# What's locked and what's not?



## tcatdbs (Jul 10, 2008)

It pays to look at what channels you have locked out once in a while... I just noticed I get KBVO, KNVA (CW) and GSN in HD! I had CW and GSN in SD in my favorites... new HD and I didn't even know it!  Wonder how long I've had them...


----------



## tampa8 (Mar 30, 2002)

I think since 1962. :icon_lol:


----------



## James Long (Apr 17, 2003)

tcatdbs said:


> It pays to look at what channels you have locked out once in a while... I just noticed I get KBVO, KNVA (CW) and GSN in HD! I had CW and GSN in SD in my favorites... new HD and I didn't even know it!  Wonder how long I've had them...


KBVO HD and KNVA HD were made available June 1st (2:21pm Central Time).
GSN went HD on May 5th.


----------



## BillJ (May 5, 2005)

I lockout the SD versions of all channels available in HD to keep them out of the guide. (Why doesn't Dish give us the same tool for all channels that they gave us for SD/HD locals?) From time to time I review the lockouts because on one receiver a new channel added by Dish will automatically be locked out. Were it not for info on DBSTalk I'd have missed a few additions in the last few years.


----------



## n0qcu (Mar 23, 2002)

BillJ said:


> (Why doesn't Dish give us the same tool for all channels that they gave us for SD/HD locals?)


The new software that is currently spooling adds the feature to display only the HD version of a channel that has both SD & HD.


----------



## James Long (Apr 17, 2003)

BillJ said:


> I lockout the SD versions of all channels available in HD to keep them out of the guide. (Why doesn't Dish give us the same tool for all channels that they gave us for SD/HD locals?)
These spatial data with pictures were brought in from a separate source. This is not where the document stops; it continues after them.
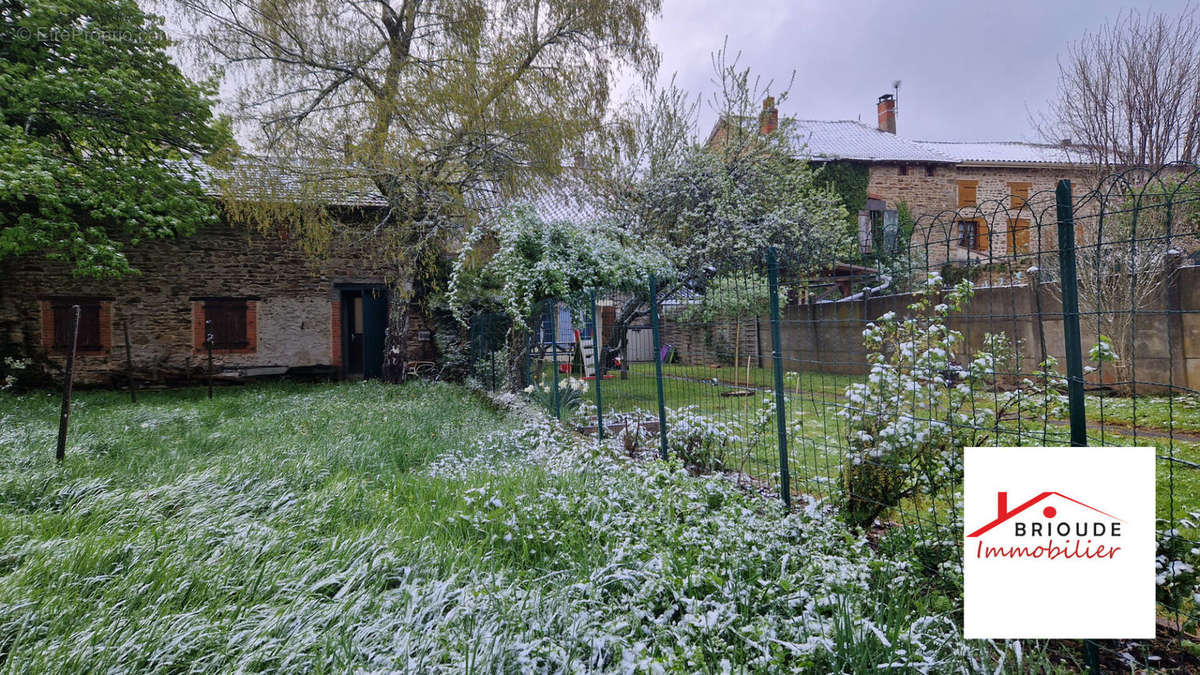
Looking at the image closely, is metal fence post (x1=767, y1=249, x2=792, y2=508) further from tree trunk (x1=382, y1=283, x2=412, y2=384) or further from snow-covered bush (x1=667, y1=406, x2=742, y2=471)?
tree trunk (x1=382, y1=283, x2=412, y2=384)

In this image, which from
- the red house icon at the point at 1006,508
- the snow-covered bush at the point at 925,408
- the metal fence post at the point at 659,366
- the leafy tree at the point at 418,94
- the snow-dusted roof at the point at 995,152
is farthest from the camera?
the snow-dusted roof at the point at 995,152

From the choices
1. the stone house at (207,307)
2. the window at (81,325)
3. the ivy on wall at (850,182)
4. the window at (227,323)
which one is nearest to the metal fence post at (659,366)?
the stone house at (207,307)

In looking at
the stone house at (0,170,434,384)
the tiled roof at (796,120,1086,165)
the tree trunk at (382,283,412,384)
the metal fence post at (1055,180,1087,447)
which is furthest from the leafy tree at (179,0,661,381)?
the tiled roof at (796,120,1086,165)

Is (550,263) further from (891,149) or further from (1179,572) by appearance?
(891,149)

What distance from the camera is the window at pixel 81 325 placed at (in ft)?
36.9

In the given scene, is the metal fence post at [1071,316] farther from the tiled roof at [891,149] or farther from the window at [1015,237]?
the tiled roof at [891,149]

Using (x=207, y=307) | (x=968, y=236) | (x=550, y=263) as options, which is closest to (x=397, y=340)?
(x=207, y=307)

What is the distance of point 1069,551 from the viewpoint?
1886 millimetres

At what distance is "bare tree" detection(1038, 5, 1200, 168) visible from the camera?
9812 millimetres

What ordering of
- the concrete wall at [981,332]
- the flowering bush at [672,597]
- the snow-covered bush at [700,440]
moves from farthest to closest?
the snow-covered bush at [700,440]
the concrete wall at [981,332]
the flowering bush at [672,597]

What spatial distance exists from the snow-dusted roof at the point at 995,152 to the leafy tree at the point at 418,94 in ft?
50.0

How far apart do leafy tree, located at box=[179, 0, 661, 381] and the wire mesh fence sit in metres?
3.72

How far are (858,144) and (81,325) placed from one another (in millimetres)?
21804

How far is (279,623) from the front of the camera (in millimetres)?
1962
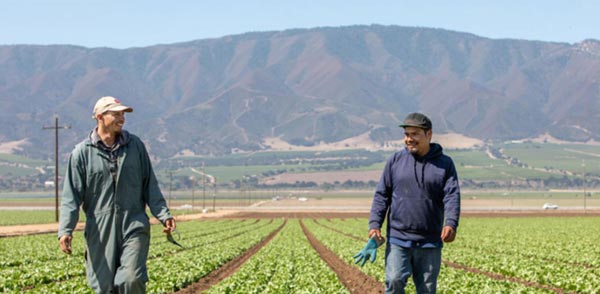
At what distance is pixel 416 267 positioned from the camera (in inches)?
420

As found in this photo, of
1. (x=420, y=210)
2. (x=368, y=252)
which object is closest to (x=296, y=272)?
(x=368, y=252)

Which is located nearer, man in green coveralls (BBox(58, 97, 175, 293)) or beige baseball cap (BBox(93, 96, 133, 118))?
man in green coveralls (BBox(58, 97, 175, 293))

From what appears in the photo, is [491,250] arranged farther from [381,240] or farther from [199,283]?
[381,240]

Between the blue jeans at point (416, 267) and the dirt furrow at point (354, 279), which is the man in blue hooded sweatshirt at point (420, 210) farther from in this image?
the dirt furrow at point (354, 279)

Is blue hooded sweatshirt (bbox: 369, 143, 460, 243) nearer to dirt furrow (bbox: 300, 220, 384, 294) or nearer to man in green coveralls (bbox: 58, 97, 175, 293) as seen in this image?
man in green coveralls (bbox: 58, 97, 175, 293)

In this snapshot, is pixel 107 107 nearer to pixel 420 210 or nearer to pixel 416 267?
pixel 420 210

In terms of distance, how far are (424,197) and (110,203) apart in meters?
3.69

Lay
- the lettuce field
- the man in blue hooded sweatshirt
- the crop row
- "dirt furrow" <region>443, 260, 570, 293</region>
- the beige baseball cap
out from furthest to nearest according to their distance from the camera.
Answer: "dirt furrow" <region>443, 260, 570, 293</region>
the lettuce field
the crop row
the man in blue hooded sweatshirt
the beige baseball cap

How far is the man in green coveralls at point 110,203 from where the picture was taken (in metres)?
9.89

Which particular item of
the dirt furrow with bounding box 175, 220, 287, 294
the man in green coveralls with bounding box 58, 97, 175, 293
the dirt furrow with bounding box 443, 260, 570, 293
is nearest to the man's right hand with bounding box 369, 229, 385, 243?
the man in green coveralls with bounding box 58, 97, 175, 293

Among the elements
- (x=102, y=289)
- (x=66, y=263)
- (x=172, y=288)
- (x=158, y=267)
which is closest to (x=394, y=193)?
(x=102, y=289)

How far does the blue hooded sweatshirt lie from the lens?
10539 millimetres

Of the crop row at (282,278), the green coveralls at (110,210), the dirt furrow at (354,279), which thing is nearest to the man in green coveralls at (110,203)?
the green coveralls at (110,210)

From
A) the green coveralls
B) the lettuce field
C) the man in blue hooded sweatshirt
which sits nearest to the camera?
the green coveralls
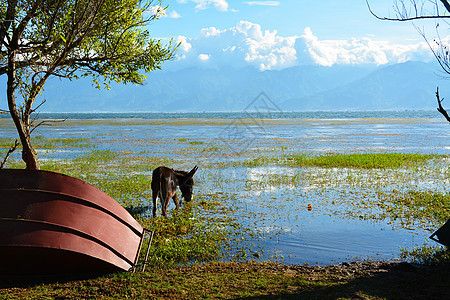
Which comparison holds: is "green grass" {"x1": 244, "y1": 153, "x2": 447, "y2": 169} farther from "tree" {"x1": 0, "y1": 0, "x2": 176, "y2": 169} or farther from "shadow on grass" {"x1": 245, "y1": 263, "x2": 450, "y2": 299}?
"shadow on grass" {"x1": 245, "y1": 263, "x2": 450, "y2": 299}

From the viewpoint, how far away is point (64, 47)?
10555 millimetres

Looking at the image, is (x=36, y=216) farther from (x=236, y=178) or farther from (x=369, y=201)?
(x=236, y=178)

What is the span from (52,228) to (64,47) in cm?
536

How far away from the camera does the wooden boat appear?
730 cm

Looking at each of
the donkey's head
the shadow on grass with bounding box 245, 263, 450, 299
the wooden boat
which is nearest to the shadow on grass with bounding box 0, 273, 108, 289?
the wooden boat

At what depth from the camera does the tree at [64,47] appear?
372 inches

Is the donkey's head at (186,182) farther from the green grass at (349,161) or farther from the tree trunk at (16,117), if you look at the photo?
the green grass at (349,161)

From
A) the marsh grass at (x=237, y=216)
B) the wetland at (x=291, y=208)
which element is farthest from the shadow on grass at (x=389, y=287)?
the wetland at (x=291, y=208)

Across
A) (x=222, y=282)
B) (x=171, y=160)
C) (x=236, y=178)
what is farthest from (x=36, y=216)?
(x=171, y=160)

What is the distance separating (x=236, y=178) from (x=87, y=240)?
14.8 m

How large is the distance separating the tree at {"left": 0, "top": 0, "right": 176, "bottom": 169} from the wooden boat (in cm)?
195

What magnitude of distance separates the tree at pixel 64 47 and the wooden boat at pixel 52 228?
1.95 m

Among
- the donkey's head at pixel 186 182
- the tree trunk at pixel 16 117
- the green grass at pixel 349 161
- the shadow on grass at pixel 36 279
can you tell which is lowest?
the green grass at pixel 349 161

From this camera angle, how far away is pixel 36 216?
7.44 metres
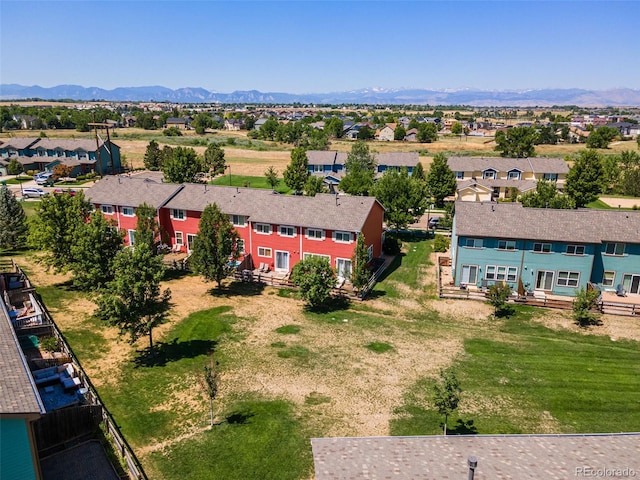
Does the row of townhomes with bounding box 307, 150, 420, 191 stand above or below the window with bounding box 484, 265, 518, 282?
above

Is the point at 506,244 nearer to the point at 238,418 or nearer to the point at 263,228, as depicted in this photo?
the point at 263,228

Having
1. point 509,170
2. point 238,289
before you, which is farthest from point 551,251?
point 509,170

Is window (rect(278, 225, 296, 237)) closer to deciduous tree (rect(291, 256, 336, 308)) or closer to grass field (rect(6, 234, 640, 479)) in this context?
grass field (rect(6, 234, 640, 479))

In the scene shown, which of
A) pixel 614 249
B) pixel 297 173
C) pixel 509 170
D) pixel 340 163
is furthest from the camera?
pixel 340 163

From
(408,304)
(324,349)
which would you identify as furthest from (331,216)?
(324,349)

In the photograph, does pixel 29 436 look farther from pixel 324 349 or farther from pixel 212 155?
pixel 212 155

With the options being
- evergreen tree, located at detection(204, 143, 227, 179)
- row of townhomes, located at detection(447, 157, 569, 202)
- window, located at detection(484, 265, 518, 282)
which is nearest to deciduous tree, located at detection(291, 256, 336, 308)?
window, located at detection(484, 265, 518, 282)

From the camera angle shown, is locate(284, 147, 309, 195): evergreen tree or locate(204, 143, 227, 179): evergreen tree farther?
locate(204, 143, 227, 179): evergreen tree
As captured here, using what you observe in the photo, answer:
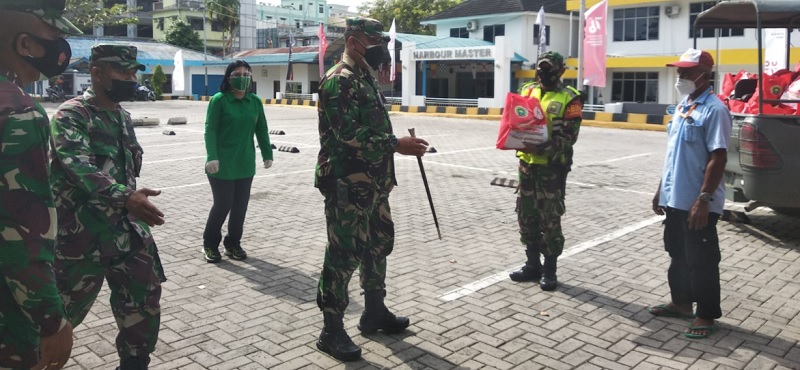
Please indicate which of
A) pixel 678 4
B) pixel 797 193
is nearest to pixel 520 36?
pixel 678 4

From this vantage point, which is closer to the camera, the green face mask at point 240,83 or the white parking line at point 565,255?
the white parking line at point 565,255

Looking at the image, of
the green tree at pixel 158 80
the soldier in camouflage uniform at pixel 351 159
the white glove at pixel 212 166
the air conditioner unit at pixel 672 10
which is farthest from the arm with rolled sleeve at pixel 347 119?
the green tree at pixel 158 80

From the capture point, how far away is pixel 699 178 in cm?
417

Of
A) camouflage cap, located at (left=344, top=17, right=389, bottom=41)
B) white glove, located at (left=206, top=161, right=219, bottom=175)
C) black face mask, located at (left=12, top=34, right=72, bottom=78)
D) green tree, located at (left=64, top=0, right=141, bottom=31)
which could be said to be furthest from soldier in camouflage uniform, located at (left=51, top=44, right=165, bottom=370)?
green tree, located at (left=64, top=0, right=141, bottom=31)

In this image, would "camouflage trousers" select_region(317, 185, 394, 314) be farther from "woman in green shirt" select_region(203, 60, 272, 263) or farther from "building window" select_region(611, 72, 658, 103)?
"building window" select_region(611, 72, 658, 103)

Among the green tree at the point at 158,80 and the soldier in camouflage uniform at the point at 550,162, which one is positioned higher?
the green tree at the point at 158,80

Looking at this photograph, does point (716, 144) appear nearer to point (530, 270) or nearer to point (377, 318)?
point (530, 270)

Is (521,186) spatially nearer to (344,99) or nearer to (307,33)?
(344,99)

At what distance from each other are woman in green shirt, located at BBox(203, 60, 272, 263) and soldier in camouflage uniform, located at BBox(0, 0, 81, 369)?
3414 mm

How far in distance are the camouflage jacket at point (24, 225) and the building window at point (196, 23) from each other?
2784 inches

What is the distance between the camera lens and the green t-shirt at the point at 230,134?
5.76m

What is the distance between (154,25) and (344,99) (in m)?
73.1

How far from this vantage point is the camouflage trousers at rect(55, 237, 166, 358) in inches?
122

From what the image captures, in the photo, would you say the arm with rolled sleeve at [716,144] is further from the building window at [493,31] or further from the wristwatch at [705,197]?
the building window at [493,31]
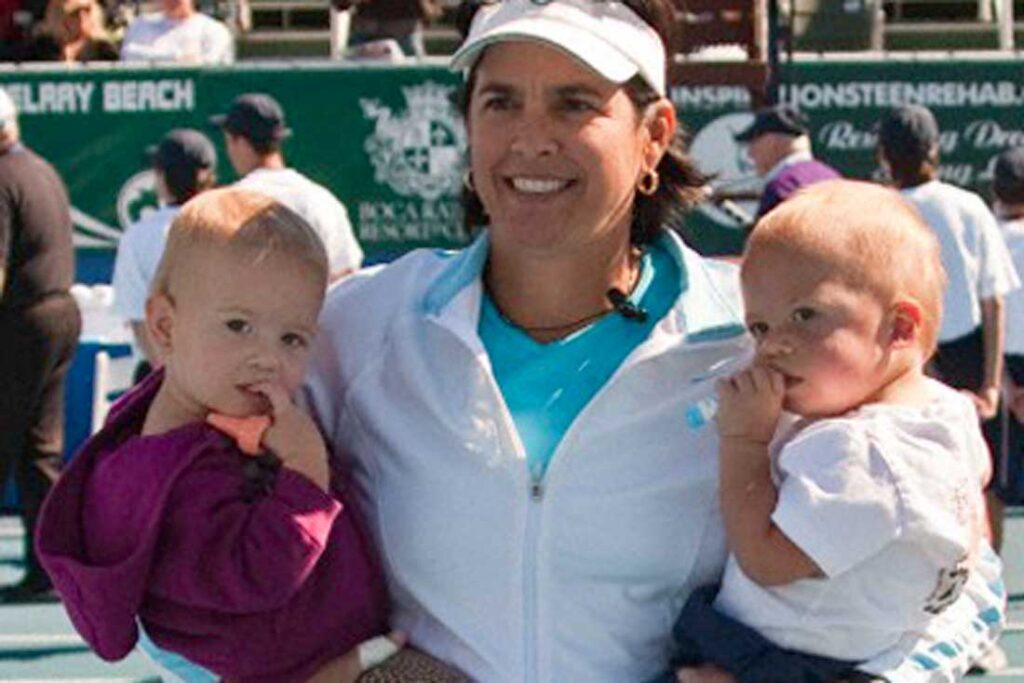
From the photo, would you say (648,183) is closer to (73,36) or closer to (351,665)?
(351,665)

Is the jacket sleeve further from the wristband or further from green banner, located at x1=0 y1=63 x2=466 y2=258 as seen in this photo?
green banner, located at x1=0 y1=63 x2=466 y2=258

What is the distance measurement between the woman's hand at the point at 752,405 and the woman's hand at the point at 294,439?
18.6 inches

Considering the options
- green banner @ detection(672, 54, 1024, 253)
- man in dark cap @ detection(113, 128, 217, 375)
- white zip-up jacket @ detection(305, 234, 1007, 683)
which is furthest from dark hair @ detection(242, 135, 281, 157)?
white zip-up jacket @ detection(305, 234, 1007, 683)

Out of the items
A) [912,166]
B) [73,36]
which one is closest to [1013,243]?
→ [912,166]

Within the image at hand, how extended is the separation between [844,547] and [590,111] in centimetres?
60

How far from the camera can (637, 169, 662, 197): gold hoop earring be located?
10.5 ft

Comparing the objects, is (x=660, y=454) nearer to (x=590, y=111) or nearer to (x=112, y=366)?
(x=590, y=111)

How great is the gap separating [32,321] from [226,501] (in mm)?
6313

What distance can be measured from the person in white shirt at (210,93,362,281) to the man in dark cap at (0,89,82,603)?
26.9 inches

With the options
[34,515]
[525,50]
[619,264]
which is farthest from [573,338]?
[34,515]

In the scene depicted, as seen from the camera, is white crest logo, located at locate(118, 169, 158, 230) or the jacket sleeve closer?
the jacket sleeve

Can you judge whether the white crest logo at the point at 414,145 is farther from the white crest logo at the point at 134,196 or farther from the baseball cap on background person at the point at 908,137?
the baseball cap on background person at the point at 908,137

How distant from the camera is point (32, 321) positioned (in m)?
9.18

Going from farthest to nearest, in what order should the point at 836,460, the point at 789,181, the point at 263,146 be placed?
the point at 263,146, the point at 789,181, the point at 836,460
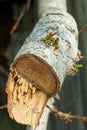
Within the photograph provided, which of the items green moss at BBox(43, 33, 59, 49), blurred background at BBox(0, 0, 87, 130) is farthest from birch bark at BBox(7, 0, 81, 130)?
blurred background at BBox(0, 0, 87, 130)

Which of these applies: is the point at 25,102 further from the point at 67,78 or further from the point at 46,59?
the point at 67,78

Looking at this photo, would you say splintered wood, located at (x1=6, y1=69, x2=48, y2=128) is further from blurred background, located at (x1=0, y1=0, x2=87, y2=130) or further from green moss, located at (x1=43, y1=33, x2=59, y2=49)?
blurred background, located at (x1=0, y1=0, x2=87, y2=130)

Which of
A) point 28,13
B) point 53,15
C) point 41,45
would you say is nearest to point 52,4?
point 53,15

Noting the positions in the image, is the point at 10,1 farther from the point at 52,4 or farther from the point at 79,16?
the point at 52,4

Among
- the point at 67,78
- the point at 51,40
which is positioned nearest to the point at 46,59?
the point at 51,40

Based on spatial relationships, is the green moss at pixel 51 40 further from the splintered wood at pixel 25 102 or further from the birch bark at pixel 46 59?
the splintered wood at pixel 25 102

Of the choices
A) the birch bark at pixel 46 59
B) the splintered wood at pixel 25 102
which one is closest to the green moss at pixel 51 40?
the birch bark at pixel 46 59

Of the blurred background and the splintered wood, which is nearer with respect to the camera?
the splintered wood
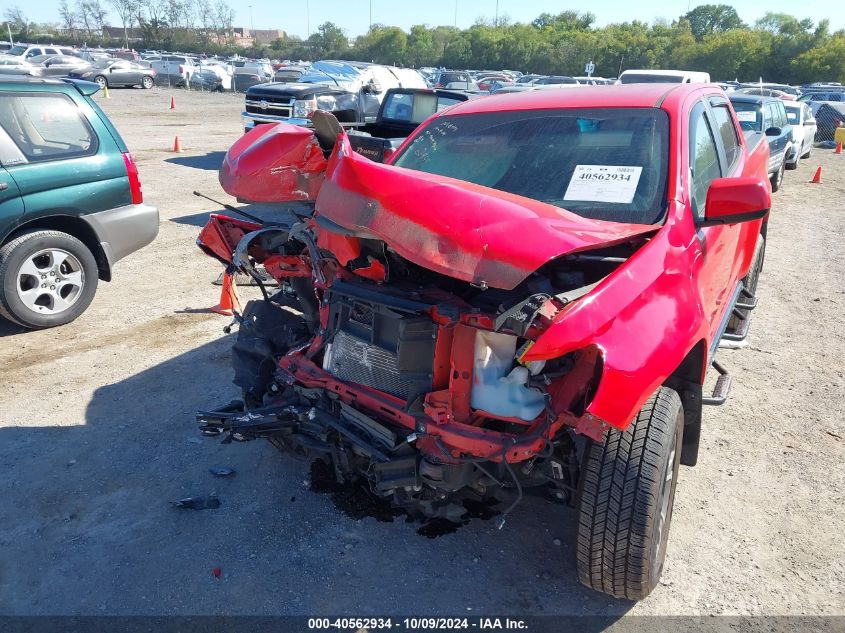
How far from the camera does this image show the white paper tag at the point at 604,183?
3.22m

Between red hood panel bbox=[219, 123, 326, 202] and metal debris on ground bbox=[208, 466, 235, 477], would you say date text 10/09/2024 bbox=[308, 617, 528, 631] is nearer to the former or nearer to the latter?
metal debris on ground bbox=[208, 466, 235, 477]

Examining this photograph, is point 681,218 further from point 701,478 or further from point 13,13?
point 13,13

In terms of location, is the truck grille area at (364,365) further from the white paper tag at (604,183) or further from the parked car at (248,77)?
the parked car at (248,77)

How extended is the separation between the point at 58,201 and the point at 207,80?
37745mm

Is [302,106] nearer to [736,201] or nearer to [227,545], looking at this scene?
[227,545]

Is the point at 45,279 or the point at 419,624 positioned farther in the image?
the point at 45,279

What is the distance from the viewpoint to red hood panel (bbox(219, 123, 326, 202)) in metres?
3.59

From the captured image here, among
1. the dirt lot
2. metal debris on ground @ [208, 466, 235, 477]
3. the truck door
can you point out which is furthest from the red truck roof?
metal debris on ground @ [208, 466, 235, 477]

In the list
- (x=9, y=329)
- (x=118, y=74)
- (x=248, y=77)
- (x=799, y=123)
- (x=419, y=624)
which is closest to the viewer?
(x=419, y=624)

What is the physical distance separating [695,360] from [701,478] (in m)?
1.00

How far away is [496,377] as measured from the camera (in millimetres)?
2670

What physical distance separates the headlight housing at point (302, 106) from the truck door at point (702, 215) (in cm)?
951

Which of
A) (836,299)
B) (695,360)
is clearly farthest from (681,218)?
(836,299)

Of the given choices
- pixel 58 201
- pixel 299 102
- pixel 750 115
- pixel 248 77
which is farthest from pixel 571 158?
pixel 248 77
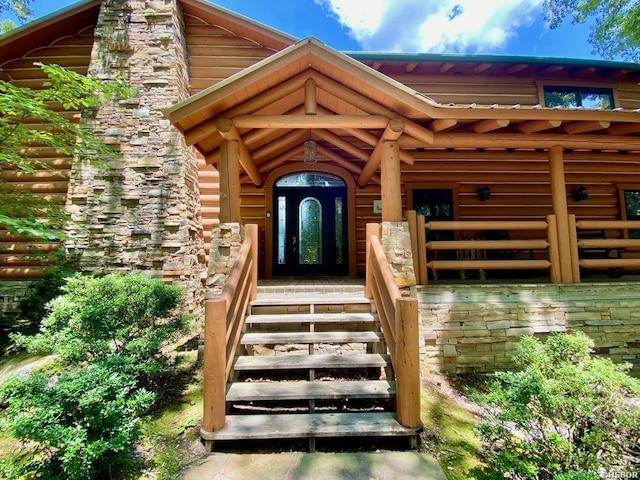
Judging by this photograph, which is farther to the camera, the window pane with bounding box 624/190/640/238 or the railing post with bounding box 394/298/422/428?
the window pane with bounding box 624/190/640/238

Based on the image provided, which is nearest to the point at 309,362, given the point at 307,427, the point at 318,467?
the point at 307,427

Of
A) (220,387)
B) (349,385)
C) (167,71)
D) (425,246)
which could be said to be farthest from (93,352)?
(167,71)

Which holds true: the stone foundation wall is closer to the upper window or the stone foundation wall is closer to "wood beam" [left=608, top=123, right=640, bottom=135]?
"wood beam" [left=608, top=123, right=640, bottom=135]

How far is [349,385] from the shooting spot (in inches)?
116

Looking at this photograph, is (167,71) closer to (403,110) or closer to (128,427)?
(403,110)

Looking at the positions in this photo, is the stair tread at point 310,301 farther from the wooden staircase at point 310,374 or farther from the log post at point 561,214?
the log post at point 561,214

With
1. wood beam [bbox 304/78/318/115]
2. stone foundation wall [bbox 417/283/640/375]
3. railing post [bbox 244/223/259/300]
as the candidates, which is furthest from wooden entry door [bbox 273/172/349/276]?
stone foundation wall [bbox 417/283/640/375]

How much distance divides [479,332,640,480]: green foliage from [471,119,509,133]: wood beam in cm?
328

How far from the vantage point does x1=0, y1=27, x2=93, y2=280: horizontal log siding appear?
6.64 m

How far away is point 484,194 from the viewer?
715 cm

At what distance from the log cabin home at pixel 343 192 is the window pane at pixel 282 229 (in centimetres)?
5

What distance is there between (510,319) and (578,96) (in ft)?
24.8

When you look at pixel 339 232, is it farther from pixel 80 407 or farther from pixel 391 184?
pixel 80 407

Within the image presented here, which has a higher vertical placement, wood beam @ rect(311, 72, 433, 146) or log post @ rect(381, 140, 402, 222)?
wood beam @ rect(311, 72, 433, 146)
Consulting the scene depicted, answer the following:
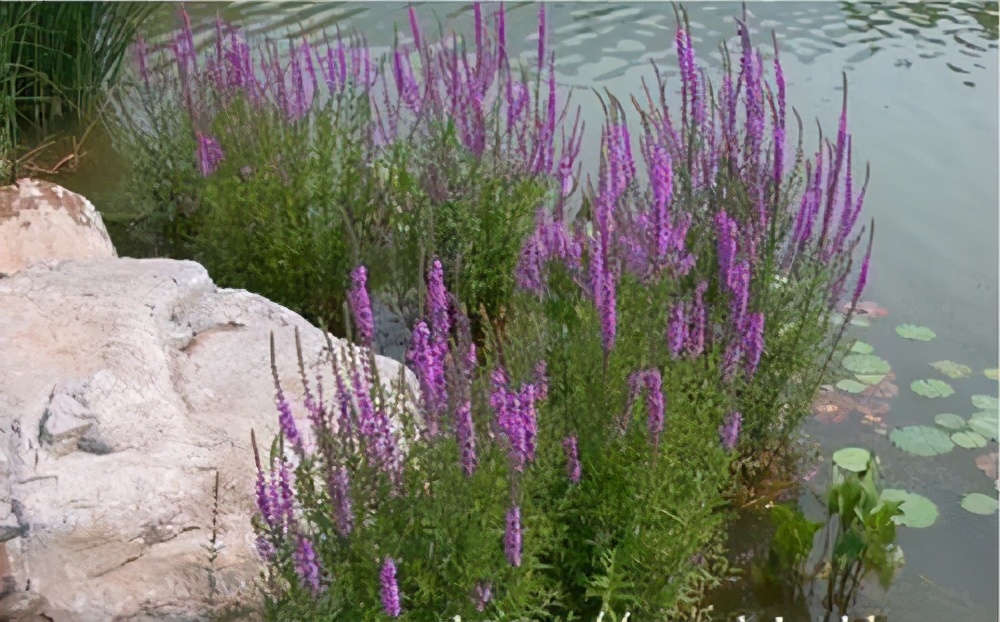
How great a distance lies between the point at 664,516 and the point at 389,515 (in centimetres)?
83

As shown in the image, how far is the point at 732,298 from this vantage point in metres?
3.29

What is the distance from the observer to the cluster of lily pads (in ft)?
12.8

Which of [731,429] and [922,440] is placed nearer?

The latest DVR software finally has that option. I don't believe it has made its way on to the 211 yet.


----------



## BillJ (May 5, 2005)

Thanks for info. I missed that change. Just tried it and it works. This receiver just got L635 Monday. The other got L634 and L635 when first rolled out. I'll go take the locks off that one right now.


----------